_TAREFAS_
[1] Responda com base no texto sobre as jornadas de junho:
(a) Que objeto Piero Locatelli portava quando foi preso pela polícia paulista?
(b) Por qual editora foi lançado o livro de Locatelli sobre os protestos?
(c) De quanto era o aumento da tarifa que o MPL queria revogar?
[2] Conte as linhas dos registros em que aparece a palavra "According". Responda só com o número.

06/06/2023 - 16:44
Jornalista que mergulhou na primeira onda das jornadas e foi preso por portar garrafa de vinagre, Piero Locatelli reflete sobre como uma mobilização iniciada à esquerda acabou dando vazão à extrema direitaMarco inicial de uma década vertiginosa no Brasil, as jornadas de junho de 2013 estão sendo agora reexaminadas em livros, reportagens e debates que buscam esmiuçar aquela explosão de forças sociais que produziu eventos políticos decisivos e que reverbera até hoje.
Uma testemunha da primeira onda das manifestações, contra o aumento da passagem de ônibus em São Paulo, é o jornalista Piero Locatelli, que cobriu de perto a dinâmica dos protestos e do Movimento Passe Livre (MPL) e acabou virando notícia ao ser preso pela polícia paulista por portar uma garrafa de vinagre – substância que atenua o efeito das bombas de gás lacrimogêneo.
Locatelli foi solto algumas horas depois, após pressão de entidades de representação dos jornalistas, e nas semanas seguintes mergulhou ainda mais fundo na cobertura dos protestos, o que rendeu um livro escrito à quente, lançado em julho de 2013 pela editora Companhia das Letras, sobre os eventos e seu principal catalisador, o MPL.
Em entrevista à DW, Locatelli detalha a lógica daquele movimento de jovens de esquerda críticos ao governo do PT, organizado de forma horizontal, sem símbolos tradicionais ou ligação com partidos e com foco total numa pauta única: revogar o aumento de vinte centavos da tarifa do transporte público paulistano. E reflete sobre como essas características constituíram, ao mesmo tempo, a força e a fraqueza da intensa mobilização inicial.
Esse modo de agir do MPL, diz Locatelli, abriu espaço para que milhares de cidadãos saíssem de suas casas e tomassem as ruas, “gente que não entraria numa manifestação na qual tivesse muitas pessoas com boné do MST”. E o grupo foi bem sucedido, forçando o então prefeito Fernando Haddad (PT), hoje ministro da Fazenda, a revogar o reajuste. Ele ressalta que, naquela altura, havia um sentimento de “muita esperança” nas ruas. “Ninguém estava muito cético ou cínico. Era um momento em que as pessoas acreditavam numa postura questionadora da política.”

_DADOS_

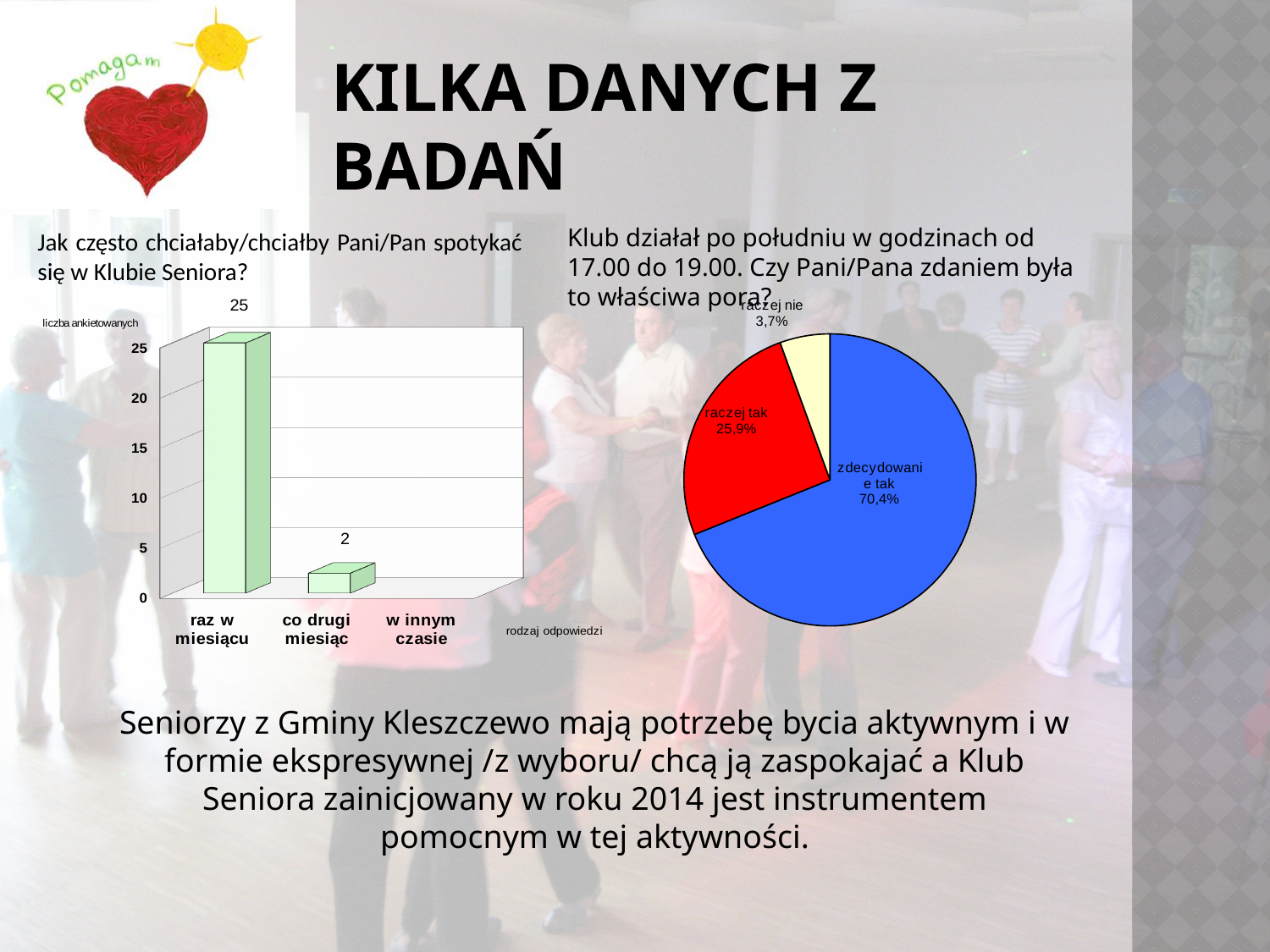
On the pie chart on the right, what share does "raczej tak" have? 25,9% What kind of chart is the chart on the left? bar chart On the bar chart on the left, what is the difference between the values for "raz w miesiącu" and "co drugi miesiąc"? 23 On the bar chart on the left, is the value for "raz w miesiącu" greater or less than 20? greater On the pie chart on the right, which slice is the smallest? raczej nie On the bar chart on the left, what is the value for "co drugi miesiąc"? 2 On the bar chart on the left, which category has the highest value? raz w miesiącu On the bar chart on the left, how many categories are shown on the x axis? 3 On the pie chart on the right, which is larger: "raczej tak" or "raczej nie"? raczej tak On the bar chart on the left, what is the value for "raz w miesiącu"? 25 On the pie chart on the right, what share does "zdecydowanie tak" have? 70,4% What kind of chart is the chart on the right? pie chart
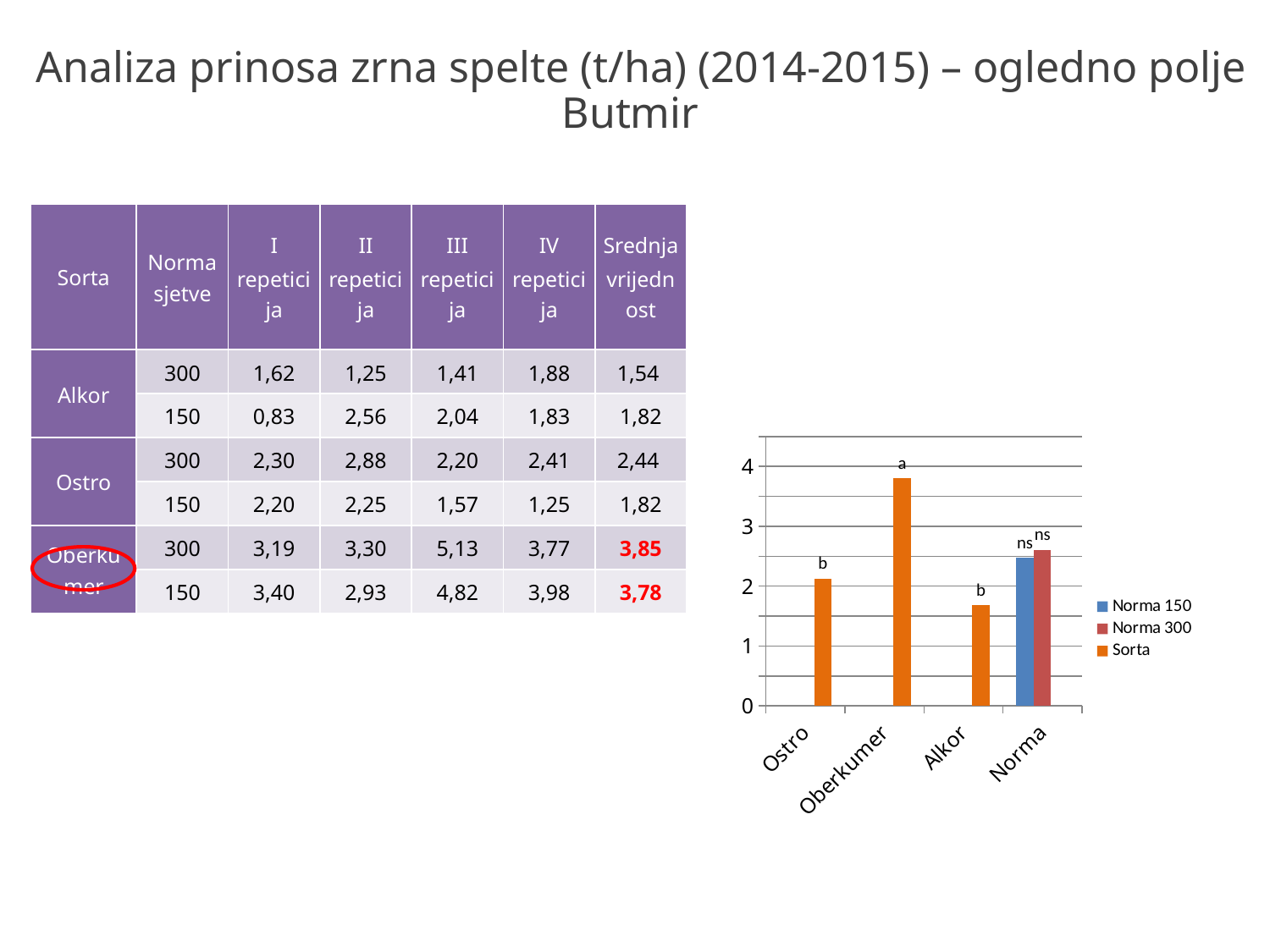
Is the Norma 150 bar in the Norma category greater or less than 2? greater Which category has the shortest bar in the chart? Alkor Is the bar for Oberkumer greater or less than 3? greater What colour are the Sorta bars in the chart? orange How many series does the chart's legend list? 3 Which category has the tallest bar in the chart? Oberkumer Which is larger, the bar for Oberkumer or the bar for Alkor? Oberkumer What are the three entries listed in the chart's legend? Norma 150, Norma 300, Sorta What kind of chart is shown on the slide? bar chart Is the bar for Alkor greater or less than 2? less How many categories are shown on the x axis of the chart? 4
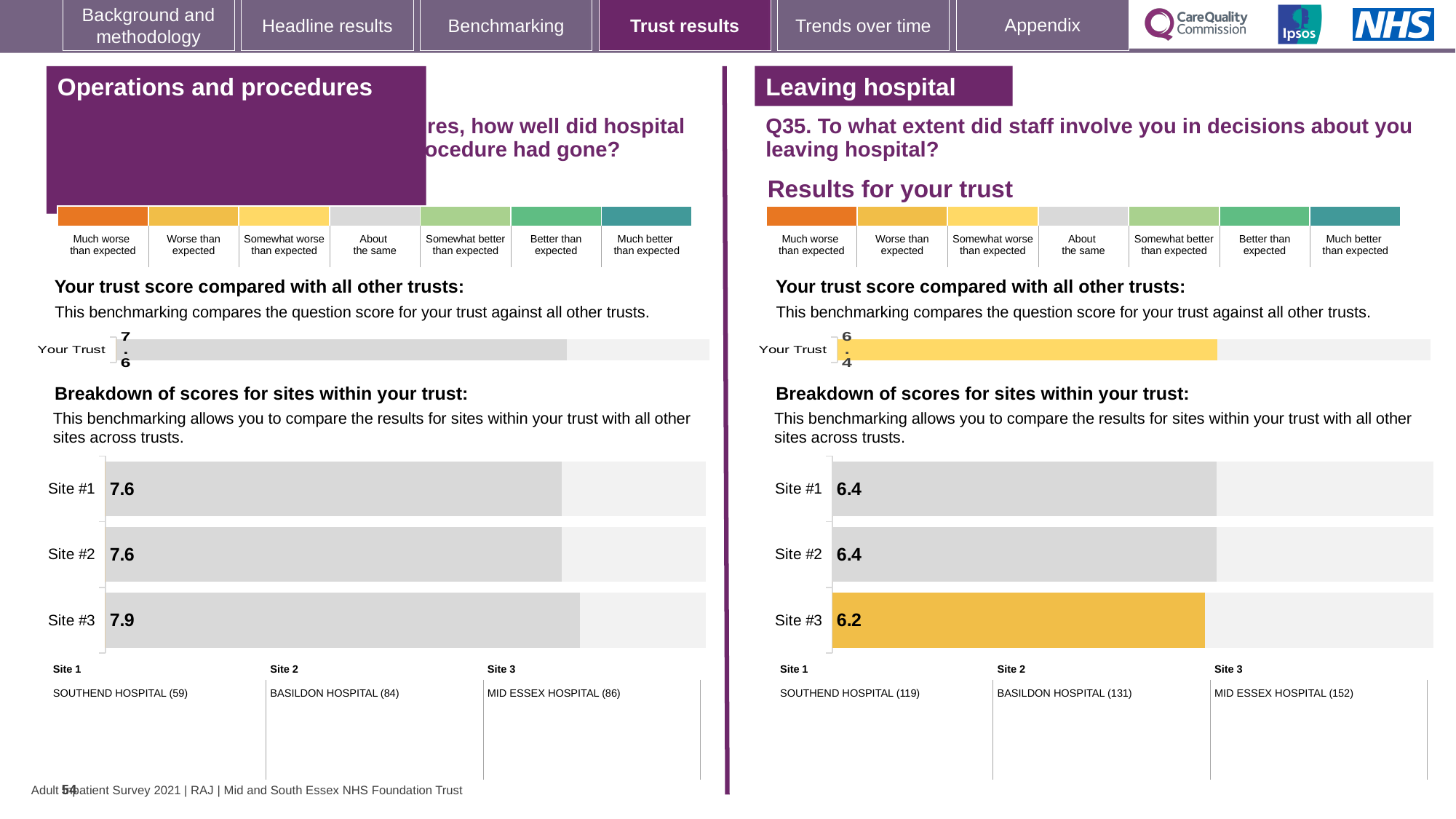
In the 'Leaving hospital' section, what is the trust score shown in the 'Your trust score compared with all other trusts' chart? 6.4 What type of chart is used for the site breakdown in the 'Leaving hospital' section? Bar chart In the 'Operations and procedures' site breakdown chart, which site has the highest score? Site #3 In the 'Leaving hospital' site breakdown chart, what is the score for Site #3? 6.2 In the 'Operations and procedures' site breakdown chart, what is the difference between the scores for Site #3 and Site #2? 0.3 In the 'Operations and procedures' section, what is the trust score shown in the 'Your trust score compared with all other trusts' chart? 7.6 In the 'Operations and procedures' site breakdown chart, what is the score for Site #3? 7.9 In the 'Operations and procedures' site breakdown chart, what is the score for Site #1? 7.6 In the 'Leaving hospital' site breakdown chart, which site has the lowest score? Site #3 In the 'Leaving hospital' site breakdown chart, what is the difference between the scores for Site #1 and Site #3? 0.2 In the 'Leaving hospital' site breakdown chart, which site's bar is coloured yellow rather than grey? Site #3 In the 'Leaving hospital' site breakdown chart, how many sites are shown? 3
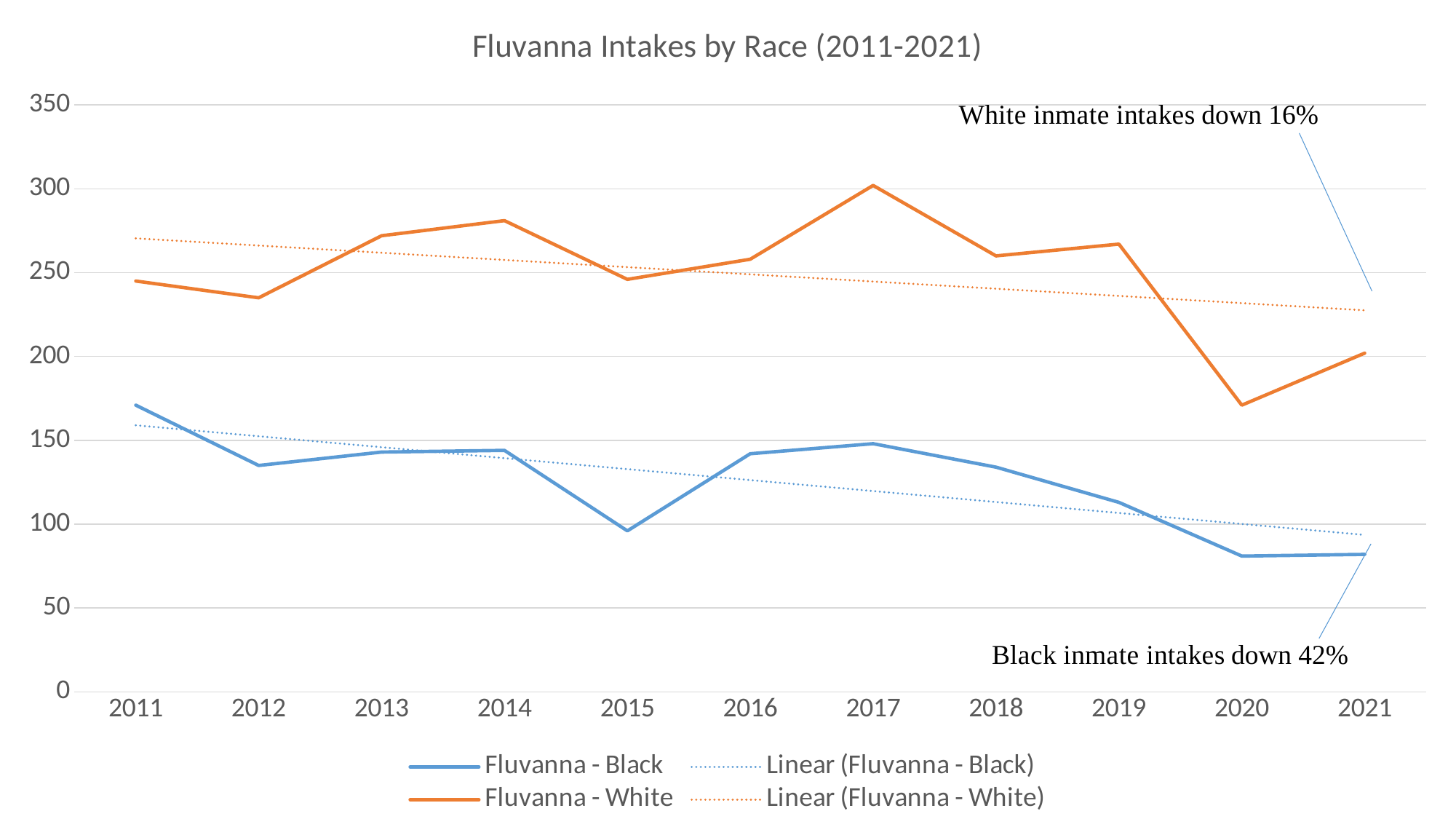
Is the Fluvanna - Black value for 2011 greater or less than 150? greater In which year is the Fluvanna - White series highest? 2017 According to the annotation on the chart, by what percentage are Black inmate intakes down? 42% What kind of chart is shown on the slide? line chart Is the Fluvanna - White value for 2020 greater or less than 200? less What is the title of the chart? Fluvanna Intakes by Race (2011-2021) Is the Fluvanna - White value for 2014 greater or less than 250? greater How many years are shown on the x axis? 11 In which year is the Fluvanna - White series lowest? 2020 In which year is the Fluvanna - Black series highest? 2011 How many entries does the legend list? 4 Which series has the larger value in 2015, Fluvanna - Black or Fluvanna - White? Fluvanna - White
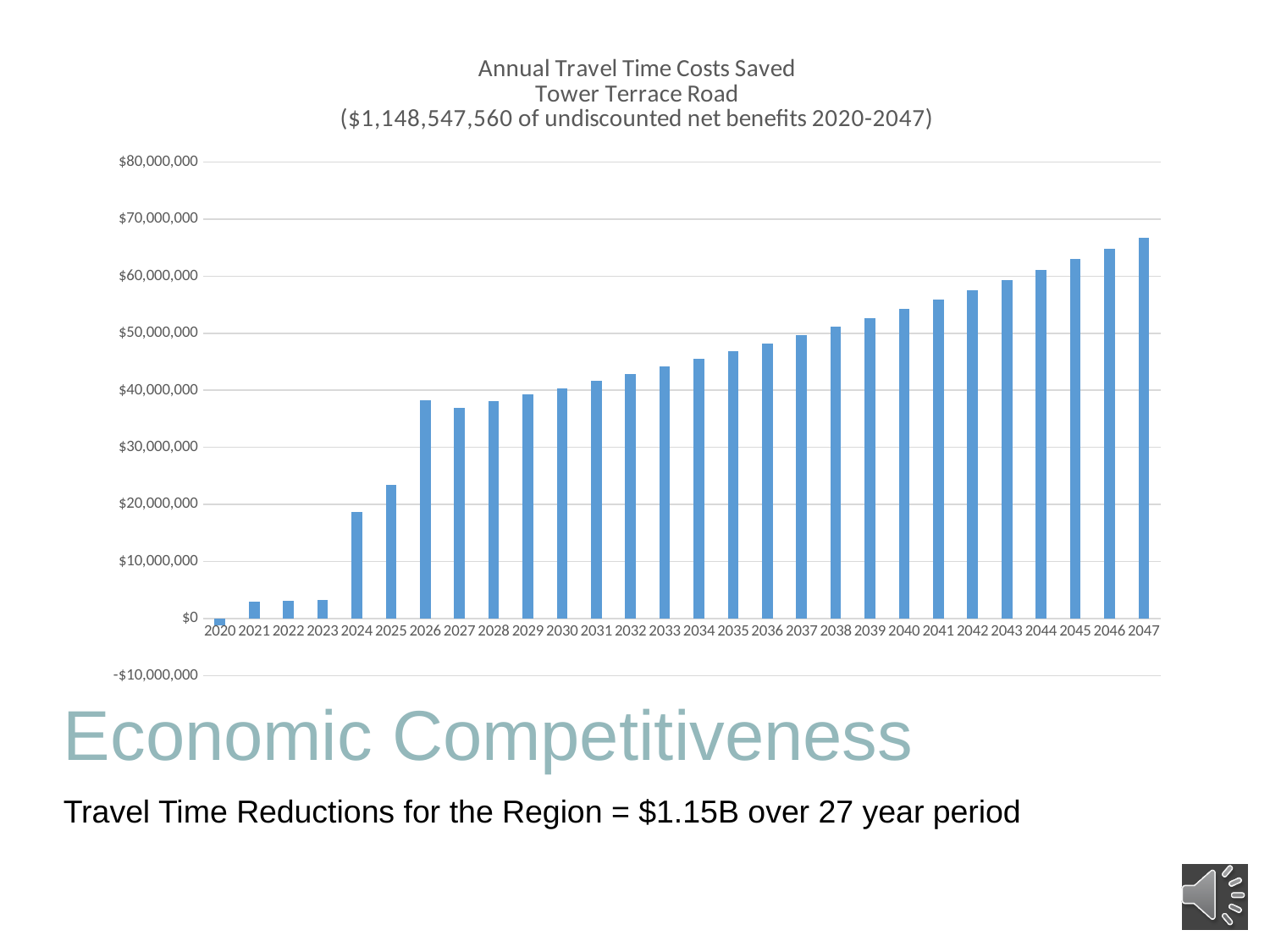
What kind of chart is shown on the slide? bar chart Is the value for 2021 greater or less than $10,000,000? less Is the value for 2025 greater or less than $20,000,000? greater Is the value for 2024 greater or less than $20,000,000? less Which year has the highest annual travel time costs saved? 2047 Which year has the larger value, 2024 or 2025? 2025 Do the values generally rise or fall from 2020 to 2047? rise According to the chart title, what is the total of undiscounted net benefits for 2020-2047? $1,148,547,560 Which year has the lowest value in the chart? 2020 How many years are plotted on the x axis of the chart? 28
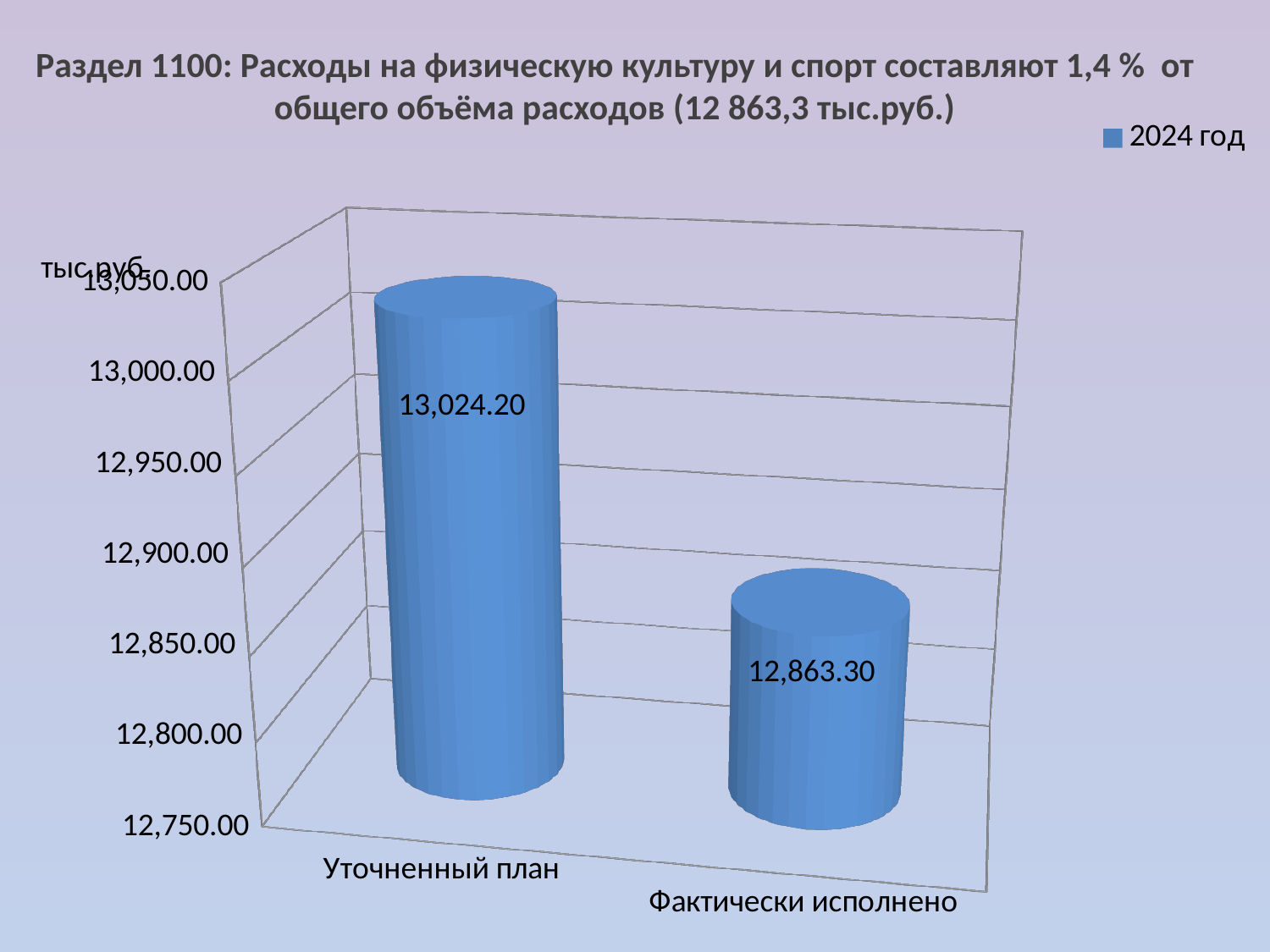
Is the value for "Фактически исполнено" greater or less than 12,900.00? less What series name is shown in the legend? 2024 год How many categories are shown on the chart? 2 Which category has the highest value? Уточненный план What is the value for "Фактически исполнено"? 12,863.30 Is the value for "Уточненный план" greater or less than 13,000.00? greater Which is larger: the value for "Уточненный план" or for "Фактически исполнено"? Уточненный план How many series does the legend list? 1 What is the difference between the values for "Уточненный план" and "Фактически исполнено"? 160.90 What kind of chart is shown on the slide? bar chart What is the value for "Уточненный план"? 13,024.20 Which category has the lowest value? Фактически исполнено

_GABARITO_
[1]
(a) Uma garrafa de vinagre.
(b) Pela editora Companhia das Letras.
(c) De vinte centavos.

[2] 2